------ Data in this exercise

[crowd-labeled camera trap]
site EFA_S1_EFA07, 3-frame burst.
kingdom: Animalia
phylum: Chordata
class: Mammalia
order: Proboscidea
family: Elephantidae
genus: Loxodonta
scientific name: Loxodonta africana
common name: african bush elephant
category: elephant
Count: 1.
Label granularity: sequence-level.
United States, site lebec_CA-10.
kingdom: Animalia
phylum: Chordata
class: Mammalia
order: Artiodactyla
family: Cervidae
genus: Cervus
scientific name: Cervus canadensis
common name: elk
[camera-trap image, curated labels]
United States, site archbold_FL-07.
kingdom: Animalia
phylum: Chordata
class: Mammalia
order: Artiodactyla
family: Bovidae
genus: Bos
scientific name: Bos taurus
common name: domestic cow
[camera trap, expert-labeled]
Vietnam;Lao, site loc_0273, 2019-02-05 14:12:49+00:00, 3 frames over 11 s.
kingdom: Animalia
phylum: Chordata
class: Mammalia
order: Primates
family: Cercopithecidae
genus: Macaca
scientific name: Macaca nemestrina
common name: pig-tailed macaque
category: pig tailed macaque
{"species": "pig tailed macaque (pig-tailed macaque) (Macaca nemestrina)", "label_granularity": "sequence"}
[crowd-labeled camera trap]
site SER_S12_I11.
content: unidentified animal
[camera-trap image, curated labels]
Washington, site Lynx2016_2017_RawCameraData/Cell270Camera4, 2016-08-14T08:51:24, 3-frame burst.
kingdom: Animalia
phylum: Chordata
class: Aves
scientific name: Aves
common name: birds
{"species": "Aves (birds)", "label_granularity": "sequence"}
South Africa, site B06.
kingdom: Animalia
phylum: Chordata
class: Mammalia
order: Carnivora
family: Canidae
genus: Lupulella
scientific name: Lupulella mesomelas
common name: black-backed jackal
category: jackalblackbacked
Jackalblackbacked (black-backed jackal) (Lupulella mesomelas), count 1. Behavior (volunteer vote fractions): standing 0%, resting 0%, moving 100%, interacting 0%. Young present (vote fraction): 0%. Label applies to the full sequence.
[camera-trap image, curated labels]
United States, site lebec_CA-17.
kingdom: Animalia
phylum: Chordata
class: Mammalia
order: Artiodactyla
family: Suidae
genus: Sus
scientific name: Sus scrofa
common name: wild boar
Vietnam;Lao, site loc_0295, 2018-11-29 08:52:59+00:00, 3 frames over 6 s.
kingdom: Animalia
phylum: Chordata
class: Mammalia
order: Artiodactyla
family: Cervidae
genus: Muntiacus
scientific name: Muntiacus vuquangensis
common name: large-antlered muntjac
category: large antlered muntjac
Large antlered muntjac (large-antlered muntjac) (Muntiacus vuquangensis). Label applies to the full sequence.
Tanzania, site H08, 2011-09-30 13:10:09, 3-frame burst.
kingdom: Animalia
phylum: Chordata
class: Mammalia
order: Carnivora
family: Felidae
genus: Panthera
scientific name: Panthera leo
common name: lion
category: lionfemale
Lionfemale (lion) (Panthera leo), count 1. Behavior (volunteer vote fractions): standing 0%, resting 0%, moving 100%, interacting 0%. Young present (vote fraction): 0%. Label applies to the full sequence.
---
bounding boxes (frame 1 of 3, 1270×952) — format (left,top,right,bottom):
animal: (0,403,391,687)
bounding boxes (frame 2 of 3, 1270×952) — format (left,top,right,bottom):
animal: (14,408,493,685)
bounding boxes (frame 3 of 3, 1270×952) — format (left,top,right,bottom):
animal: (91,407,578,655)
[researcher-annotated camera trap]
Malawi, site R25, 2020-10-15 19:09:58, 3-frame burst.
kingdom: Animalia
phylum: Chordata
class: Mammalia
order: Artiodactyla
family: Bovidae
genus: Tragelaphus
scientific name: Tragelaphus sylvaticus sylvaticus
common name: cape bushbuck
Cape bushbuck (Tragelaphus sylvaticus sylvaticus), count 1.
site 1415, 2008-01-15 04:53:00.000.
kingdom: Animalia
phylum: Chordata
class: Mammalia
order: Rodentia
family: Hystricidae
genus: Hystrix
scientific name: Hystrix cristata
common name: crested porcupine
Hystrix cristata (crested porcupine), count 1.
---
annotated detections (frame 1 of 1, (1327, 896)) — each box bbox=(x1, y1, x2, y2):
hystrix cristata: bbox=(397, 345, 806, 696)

------------

Look for the string "site" in the entries above. Copy every line that has it.

site EFA_S1_EFA07, 3-frame burst.
United States, site lebec_CA-10.
United States, site archbold_FL-07.
Vietnam;Lao, site loc_0273, 2019-02-05 14:12:49+00:00, 3 frames over 11 s.
site SER_S12_I11.
Washington, site Lynx2016_2017_RawCameraData/Cell270Camera4, 2016-08-14T08:51:24, 3-frame burst.
South Africa, site B06.
United States, site lebec_CA-17.
Vietnam;Lao, site loc_0295, 2018-11-29 08:52:59+00:00, 3 frames over 6 s.
Tanzania, site H08, 2011-09-30 13:10:09, 3-frame burst.
Malawi, site R25, 2020-10-15 19:09:58, 3-frame burst.
site 1415, 2008-01-15 04:53:00.000.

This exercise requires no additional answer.